Besides adding the skin and the carnage, McMahon and his team of script writers did a masterful job hatching elaborate on-screen rivalries, concocting a new slate of marketable characters (Austin, The Godfather, The Rock), and coining their catch phrases ("Austin 3:16," "Pimpin' ain't easy!" and "Do you smell what the Rock is cookin'?"). The WWF not only won back wrestling fans from the more tepid WCW, it cornered the mainstream 18-to-35 male demographic as well. More of them watch WWF's "Raw Is War" on the USA Network than watch "Monday Night Football."

And can you blame them? In all of television, find a more electrifying intro than the 30-second opening to Monday night's "Raw is War" -- a raging, quick-edit combustion of heavy-metal music and wounded warriors.

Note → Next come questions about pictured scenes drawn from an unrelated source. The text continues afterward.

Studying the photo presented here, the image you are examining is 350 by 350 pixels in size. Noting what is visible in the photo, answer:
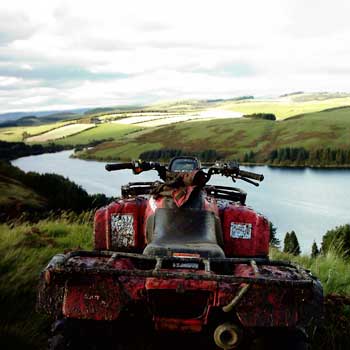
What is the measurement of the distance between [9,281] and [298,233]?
5211 centimetres

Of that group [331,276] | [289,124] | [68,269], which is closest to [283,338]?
[68,269]

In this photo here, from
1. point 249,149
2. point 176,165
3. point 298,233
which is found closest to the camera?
point 176,165

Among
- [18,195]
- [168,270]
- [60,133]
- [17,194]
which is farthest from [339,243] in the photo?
[60,133]

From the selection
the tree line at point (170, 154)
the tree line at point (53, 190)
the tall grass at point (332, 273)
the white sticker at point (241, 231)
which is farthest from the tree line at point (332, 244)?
the tree line at point (170, 154)

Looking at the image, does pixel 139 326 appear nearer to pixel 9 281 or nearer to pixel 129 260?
pixel 129 260

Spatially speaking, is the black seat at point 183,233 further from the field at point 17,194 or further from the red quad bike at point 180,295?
the field at point 17,194

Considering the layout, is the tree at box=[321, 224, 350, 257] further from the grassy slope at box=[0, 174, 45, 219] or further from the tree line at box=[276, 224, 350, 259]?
the grassy slope at box=[0, 174, 45, 219]

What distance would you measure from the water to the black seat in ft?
131

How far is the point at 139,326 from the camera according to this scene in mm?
3707

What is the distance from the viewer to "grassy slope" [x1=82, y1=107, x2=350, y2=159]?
124 m

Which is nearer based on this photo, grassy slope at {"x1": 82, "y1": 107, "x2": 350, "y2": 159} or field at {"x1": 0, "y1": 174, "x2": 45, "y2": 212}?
field at {"x1": 0, "y1": 174, "x2": 45, "y2": 212}

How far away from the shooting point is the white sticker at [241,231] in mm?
5039

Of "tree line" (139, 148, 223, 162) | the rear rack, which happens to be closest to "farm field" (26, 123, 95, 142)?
"tree line" (139, 148, 223, 162)

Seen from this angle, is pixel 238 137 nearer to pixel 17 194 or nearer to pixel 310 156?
pixel 310 156
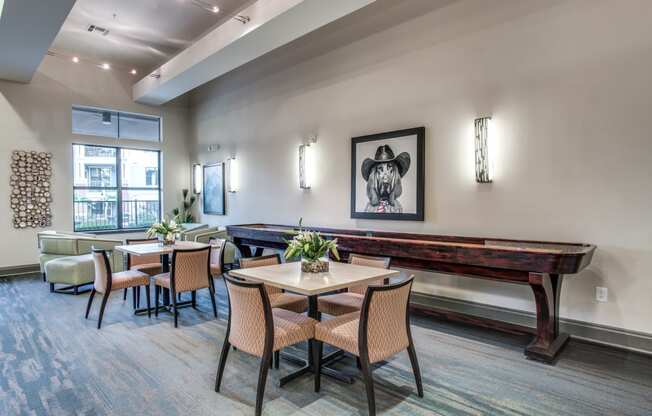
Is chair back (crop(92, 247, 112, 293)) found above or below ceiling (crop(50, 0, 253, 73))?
below

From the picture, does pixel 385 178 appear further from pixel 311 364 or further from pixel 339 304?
pixel 311 364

Just a few years after the company's 1994 nadir, live WWF arena shows now sell out weeks in advance. The company takes in nearly $400 million a year from pay-per-view shows, home video and syndicated programming alone, not to mention the millions more from T-shirts, action figures and, yes, even WWF ice cream on a stick, one of 150 products licensed by the WWF. The league's parent company, Titan Sports, also controlled by McMahon and valued at $750 million, is reportedly at work renovating a recently purchased Manhattan property, turning it into a new sports and television production studio.

Finally, there's Wall Street. There's word McMahon will team up with Bear Stearns investors for an IPO. He reportedly wants to raise $150 million in order to build a new WWF-themed hotel in Las Vegas.

Could all this be derailed over a humorless in-joke that went deadly wrong?